# Sticky bear bait from Dorr



## adamsto

We have two baits going with it. One is on a private land. Property owner reports the bears have left and not came back. They did not eat it at all. We are bringing in the grease and anything sweet we can find with high hopes.

The second bait is on state land. We had a few pictures of bears nosing around it but they did not eat it. 

I think the bears sense that there is no nutritional value in ground up corn cobs. 

Will check the state land spot in the next few days to see if they came back and hit it.


----------



## srconnell22

Doesn't sound like anyone is very happy with it. Not what I was hoping to hear.


----------



## TVCJohn

srconnell22 said:


> Doesn't sound like anyone is very happy with it. Not what I was hoping to hear.


 
X2. Will have to see what the cams show in the next day or so. I wonder if there is some type of contamination in it and the bears can smell it?? Like some are now doing, probably a great time to go to "Plan B" on the bait.


----------



## mydogisscout

Mix some boar masters caramel conviction in with it.


----------



## wolfgang510

Scottygvsu said:


> Keep us posted Wolfgang


So I'll be putting some out Sunday but I don't want to mess up the good thing we have going so i'm going to put it to the side of the main pile and see what happens. After today I won't be back online for awhile! woohoo! But I'll still update eventually. 

I think the concept of what they are doing with the stuff is great but they need hunter feedback. Then maybe they can change the recipe for Bear and if they get something that works hunters would probably pay a bit more too!


----------



## lennyluv

lennyluv said:


> Yeah we also dumped out the cherry stuff on top of the bait and the logs. We shall see.



On our way up to check things out. I'll post back tomorrow night.


----------



## Scottygvsu

Well I checked 3 baits tonight. One of them was just granola, it was hit hard. The next one used to have the cherry bait, but Wednesday I took out what I could and buried the rest. I replaced the cherry with granola and oats. It was hit, nothing left. That bait has been out since Aug 19 and this was the first bear visit. The last bait was cherry stuff with a little granola on it, not touched. Coincidence? Maybe. I have one more bait that I also got rid of the cherry and re-baited on Thursday night. I have a camera on that one so we'll see.


----------



## swampbuck

That would suck if bad bait ruined a bunch of people's hunts, that they waited a long time for


----------



## Hisoutdoorsman

13 years waiting for a Baldwin DIY hunt. Bought a crate of the sticky bait the weekend before baiting began. All 3 baits were not touched until i seperated the sticky bait out and began using other baits. I have video of a boar walking up to the sticky bait pile, smelling it and leaving after eating my other bait. Now what to do with 1500 pounds of the sticky bait fermenting in my pole barn?


----------



## TVCJohn

Hisoutdoorsman said:


> 13 years waiting for a Baldwin DIY hunt. Bought a crate of the sticky bait the weekend before baiting began. All 3 baits were not touched until i seperated the sticky bait out and began using other baits. I have video of a boar walking up to the sticky bait pile, smelling it and leaving after eating my other bait. Now what to do with 1500 pounds of the sticky bait fermenting in my pole barn?

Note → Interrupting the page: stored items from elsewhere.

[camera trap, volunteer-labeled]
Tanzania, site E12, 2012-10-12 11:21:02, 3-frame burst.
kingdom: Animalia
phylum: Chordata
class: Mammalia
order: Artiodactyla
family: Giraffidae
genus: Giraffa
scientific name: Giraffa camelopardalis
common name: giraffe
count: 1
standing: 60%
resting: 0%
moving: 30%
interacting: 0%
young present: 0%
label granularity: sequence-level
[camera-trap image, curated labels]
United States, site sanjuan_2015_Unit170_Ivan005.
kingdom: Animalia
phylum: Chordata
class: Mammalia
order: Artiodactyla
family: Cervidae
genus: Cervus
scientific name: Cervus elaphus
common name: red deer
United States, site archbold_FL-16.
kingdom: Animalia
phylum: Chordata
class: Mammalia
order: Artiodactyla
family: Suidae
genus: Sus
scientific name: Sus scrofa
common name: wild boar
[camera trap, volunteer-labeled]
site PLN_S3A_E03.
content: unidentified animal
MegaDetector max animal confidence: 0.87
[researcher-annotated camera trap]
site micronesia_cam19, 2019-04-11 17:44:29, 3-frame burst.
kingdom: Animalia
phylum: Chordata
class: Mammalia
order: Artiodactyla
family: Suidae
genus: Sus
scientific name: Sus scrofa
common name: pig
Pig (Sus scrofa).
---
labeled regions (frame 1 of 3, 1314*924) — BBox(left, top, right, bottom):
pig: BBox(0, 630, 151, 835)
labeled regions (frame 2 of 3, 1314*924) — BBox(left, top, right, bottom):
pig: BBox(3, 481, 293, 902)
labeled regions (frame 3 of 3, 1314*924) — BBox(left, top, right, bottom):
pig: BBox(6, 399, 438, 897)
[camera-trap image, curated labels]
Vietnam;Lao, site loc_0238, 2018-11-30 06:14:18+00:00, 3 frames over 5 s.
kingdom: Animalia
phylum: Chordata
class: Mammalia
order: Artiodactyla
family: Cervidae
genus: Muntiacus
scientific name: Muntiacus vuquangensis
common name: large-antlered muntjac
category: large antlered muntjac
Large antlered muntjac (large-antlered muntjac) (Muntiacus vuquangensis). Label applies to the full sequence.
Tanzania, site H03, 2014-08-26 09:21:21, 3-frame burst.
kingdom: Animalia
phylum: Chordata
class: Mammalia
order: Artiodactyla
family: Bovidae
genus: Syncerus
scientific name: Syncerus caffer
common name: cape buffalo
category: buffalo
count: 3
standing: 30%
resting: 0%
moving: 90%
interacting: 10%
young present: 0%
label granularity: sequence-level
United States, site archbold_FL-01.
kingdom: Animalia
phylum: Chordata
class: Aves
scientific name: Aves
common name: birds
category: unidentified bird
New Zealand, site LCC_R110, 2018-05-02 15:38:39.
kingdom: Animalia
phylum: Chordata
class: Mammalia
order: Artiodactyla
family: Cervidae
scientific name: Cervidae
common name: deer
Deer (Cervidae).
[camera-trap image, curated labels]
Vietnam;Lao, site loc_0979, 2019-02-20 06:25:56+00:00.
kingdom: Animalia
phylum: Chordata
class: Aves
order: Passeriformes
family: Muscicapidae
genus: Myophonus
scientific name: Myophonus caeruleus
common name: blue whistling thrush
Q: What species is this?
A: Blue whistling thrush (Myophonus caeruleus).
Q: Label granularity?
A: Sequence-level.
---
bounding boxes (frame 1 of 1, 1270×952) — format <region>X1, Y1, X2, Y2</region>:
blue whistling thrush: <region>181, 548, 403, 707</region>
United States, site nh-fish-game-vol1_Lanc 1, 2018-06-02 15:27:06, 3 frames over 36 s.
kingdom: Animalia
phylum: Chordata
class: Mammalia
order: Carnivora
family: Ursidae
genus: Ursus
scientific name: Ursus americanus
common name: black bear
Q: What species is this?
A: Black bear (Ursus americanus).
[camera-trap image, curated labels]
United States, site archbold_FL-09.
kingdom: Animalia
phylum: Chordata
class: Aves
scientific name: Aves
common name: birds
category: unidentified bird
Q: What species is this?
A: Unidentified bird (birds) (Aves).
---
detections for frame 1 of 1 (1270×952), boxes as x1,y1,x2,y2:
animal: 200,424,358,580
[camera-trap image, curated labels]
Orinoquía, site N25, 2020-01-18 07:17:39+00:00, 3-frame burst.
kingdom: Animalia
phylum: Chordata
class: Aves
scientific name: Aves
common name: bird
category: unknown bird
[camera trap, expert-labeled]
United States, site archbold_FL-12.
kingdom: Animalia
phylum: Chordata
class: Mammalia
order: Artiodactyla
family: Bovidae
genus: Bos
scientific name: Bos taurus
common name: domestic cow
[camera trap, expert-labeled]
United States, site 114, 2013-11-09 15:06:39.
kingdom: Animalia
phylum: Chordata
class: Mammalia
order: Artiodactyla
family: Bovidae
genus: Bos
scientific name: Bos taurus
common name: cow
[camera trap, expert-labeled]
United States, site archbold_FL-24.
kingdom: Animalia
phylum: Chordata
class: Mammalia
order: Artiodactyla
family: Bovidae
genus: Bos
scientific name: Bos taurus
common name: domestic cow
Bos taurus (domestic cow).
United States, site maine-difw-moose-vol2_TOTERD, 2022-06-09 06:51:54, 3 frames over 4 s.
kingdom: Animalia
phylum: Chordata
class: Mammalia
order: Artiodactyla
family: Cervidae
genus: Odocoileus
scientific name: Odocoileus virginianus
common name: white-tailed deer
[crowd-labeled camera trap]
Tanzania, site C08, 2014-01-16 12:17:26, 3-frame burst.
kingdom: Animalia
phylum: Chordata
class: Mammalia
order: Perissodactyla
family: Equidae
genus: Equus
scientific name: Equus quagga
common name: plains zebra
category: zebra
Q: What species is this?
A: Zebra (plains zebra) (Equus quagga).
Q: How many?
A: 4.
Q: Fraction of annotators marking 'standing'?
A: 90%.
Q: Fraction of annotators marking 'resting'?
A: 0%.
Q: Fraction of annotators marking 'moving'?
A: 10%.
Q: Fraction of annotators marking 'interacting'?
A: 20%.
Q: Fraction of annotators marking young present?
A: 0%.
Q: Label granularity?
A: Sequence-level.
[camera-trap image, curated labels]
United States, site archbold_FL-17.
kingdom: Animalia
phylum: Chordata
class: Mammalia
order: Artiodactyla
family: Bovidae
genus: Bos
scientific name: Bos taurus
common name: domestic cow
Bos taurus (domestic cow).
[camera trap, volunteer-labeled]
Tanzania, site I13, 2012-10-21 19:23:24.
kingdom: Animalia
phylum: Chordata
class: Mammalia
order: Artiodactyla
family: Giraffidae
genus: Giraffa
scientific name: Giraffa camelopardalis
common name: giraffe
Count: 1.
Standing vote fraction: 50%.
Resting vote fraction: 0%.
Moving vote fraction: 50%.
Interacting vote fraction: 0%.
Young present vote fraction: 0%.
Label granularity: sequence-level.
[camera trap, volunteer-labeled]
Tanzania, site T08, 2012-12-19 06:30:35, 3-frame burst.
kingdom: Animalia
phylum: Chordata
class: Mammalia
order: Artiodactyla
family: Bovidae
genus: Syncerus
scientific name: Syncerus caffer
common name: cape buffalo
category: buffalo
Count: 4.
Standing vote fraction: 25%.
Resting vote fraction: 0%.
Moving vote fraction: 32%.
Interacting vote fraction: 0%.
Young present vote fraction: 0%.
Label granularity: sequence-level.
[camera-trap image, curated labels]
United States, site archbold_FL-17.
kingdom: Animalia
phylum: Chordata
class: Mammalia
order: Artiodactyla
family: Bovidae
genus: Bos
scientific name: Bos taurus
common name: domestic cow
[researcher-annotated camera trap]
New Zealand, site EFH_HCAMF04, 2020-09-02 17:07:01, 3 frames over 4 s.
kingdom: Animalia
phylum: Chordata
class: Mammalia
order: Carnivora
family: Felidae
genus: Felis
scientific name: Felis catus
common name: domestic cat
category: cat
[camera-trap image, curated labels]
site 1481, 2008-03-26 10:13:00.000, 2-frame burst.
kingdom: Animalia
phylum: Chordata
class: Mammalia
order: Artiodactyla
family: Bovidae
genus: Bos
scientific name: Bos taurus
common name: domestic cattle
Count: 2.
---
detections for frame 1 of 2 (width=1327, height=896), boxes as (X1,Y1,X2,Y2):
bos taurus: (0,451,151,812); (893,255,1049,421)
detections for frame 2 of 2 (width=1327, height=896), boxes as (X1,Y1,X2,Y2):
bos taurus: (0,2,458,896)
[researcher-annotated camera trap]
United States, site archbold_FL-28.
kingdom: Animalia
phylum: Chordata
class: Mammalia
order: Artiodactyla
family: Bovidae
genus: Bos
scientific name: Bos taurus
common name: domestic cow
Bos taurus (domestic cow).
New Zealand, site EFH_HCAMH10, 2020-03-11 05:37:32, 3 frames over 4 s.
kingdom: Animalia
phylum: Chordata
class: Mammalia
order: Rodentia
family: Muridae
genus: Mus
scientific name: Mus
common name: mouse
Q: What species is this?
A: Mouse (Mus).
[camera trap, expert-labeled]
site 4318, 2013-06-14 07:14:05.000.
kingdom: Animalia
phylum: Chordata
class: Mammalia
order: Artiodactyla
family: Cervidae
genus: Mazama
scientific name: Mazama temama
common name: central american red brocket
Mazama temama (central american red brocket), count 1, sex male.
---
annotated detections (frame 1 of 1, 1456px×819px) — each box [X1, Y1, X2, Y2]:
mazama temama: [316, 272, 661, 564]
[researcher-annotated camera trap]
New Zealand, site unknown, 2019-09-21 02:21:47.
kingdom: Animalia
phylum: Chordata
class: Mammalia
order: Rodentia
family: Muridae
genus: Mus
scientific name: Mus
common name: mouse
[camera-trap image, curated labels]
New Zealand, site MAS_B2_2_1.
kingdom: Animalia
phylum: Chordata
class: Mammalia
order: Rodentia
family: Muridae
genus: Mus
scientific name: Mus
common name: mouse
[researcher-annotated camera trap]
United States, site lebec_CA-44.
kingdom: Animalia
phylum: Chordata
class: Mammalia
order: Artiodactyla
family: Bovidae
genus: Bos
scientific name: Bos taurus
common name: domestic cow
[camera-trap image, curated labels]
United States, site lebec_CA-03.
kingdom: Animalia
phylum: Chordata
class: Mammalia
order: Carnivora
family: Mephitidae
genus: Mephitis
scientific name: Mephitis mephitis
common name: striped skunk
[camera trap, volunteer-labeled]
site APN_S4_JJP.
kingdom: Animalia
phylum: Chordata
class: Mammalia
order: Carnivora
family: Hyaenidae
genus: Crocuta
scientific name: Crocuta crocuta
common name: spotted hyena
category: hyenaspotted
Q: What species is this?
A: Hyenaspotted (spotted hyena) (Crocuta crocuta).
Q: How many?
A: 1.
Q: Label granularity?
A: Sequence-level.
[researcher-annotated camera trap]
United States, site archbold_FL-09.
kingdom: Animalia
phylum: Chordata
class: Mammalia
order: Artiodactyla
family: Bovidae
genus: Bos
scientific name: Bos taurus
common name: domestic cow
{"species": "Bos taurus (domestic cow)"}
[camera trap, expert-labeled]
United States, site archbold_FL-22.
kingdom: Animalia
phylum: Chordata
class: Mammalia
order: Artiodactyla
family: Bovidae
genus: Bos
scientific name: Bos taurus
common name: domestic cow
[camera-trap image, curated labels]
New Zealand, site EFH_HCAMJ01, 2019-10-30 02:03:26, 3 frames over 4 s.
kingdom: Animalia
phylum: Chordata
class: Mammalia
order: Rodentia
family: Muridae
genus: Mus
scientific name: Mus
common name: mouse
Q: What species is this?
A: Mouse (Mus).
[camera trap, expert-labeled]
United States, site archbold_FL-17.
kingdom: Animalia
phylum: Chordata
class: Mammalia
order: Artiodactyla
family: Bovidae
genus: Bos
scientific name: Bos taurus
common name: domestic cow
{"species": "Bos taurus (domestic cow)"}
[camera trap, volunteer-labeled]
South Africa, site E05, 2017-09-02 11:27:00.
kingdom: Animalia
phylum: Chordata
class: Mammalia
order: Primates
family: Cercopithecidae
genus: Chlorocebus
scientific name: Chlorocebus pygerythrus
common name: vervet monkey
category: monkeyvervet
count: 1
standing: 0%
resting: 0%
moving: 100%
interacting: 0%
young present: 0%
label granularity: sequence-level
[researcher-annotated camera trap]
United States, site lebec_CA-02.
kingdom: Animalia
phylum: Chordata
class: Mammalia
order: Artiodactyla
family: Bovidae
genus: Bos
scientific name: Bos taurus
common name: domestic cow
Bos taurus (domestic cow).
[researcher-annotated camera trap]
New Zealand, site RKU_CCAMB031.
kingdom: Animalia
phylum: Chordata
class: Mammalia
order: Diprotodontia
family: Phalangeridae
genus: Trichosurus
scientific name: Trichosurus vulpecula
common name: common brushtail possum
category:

Sorry to hear about that. The evidence so far seems to say that sticky cherry bait is useless for bear bait. Lennyluv still has to report back in. Hopefully all the guys that bought that stuff have an alternate source for bait.

Someone may have to tell the folks selling that sticky bait something is wrong with it and stop selling it. Otherwise there may be some PO'd bear hunters.


----------



## Scottygvsu

A 10 year old first year trapper just won 800 pounds of cherry '**** bait.


----------



## lennyluv

Four out of the five baits were opened up pretty good. Looks like they were eating the bait but just browsing around. We sweetned em up with caramel and licorice and gummy bears. The baits looked good tho. Good luck everyone. We r baiting in the Up on the west end.


----------



## Big Skip

Get em kenny! Tell gus the fish is looks amazing!


----------



## lennyluv

I stopped by there earlier and let him know.glad u like it buddy. Now we r just drinking off our pain at the local watering hole. Lol. We'll shoot bears. The baits looked good. Keep in touch buddy.


----------



## lennyluv

Big Skip said:


> Get em kenny! Tell gus the fish is looks amazing!



Here's a pic of the big one


----------



## Wurm Slinger

Hisoutdoorsman said:


> 13 years waiting for a Baldwin DIY hunt. Bought a crate of the sticky bait the weekend before baiting began. All 3 baits were not touched until i seperated the sticky bait out and began using other baits. I have video of a boar walking up to the sticky bait pile, smelling it and leaving after eating my other bait.* Now what to do with 1500 pounds of the sticky bait fermenting in my pole barn?*



Maybe a pig farmer?


----------



## TVCJohn

lennyluv said:


> Four out of the five baits were opened up pretty good. Looks like they were eating the bait but just browsing around. We sweetned em up with caramel and licorice and gummy bears. The baits looked good tho. Good luck everyone. We r baiting in the Up on the west end.


Would you say this sticky cherry stuff works?


----------



## lennyluv

TVCJohn said:


> Would you say this sticky cherry stuff works?



Yeah it's working. It's not the best stuff in the world tho. We checked the trail cams and there were several different bears coming in and sticking around and eating. We sweetened all our baits up with licorice and carmal and gummie bears this weekend. We were a little worried about the reports and we r driving quite a was so we just wanted to be sure. But the bait is working just not the best we've ever had.


----------



## TVCJohn

lennyluv said:


> Yeah it's working. It's not the best stuff in the world tho. We checked the trail cams and there were several different bears coming in and sticking around and eating. We sweetened all our baits up with licorice and carmal and gummie bears this weekend. We were a little worried about the reports and we r driving quite a was so we just wanted to be sure. But the bait is working just not the best we've ever had.


That's good info for folks to know for next year. Based on all the reports so far, I would not buy that stuff.


----------



## adamsto

We ended up dumping out the sticky corn screenings this weekend. My baits went cold using it. We rebaited with sweets and conducted a bacon grease burn. We flung the grease as high as we could in the trees and on the barrels, baits and logs. If I had some eggs with me I would have sat down and had breakfast. Love the smell of bacon!!


----------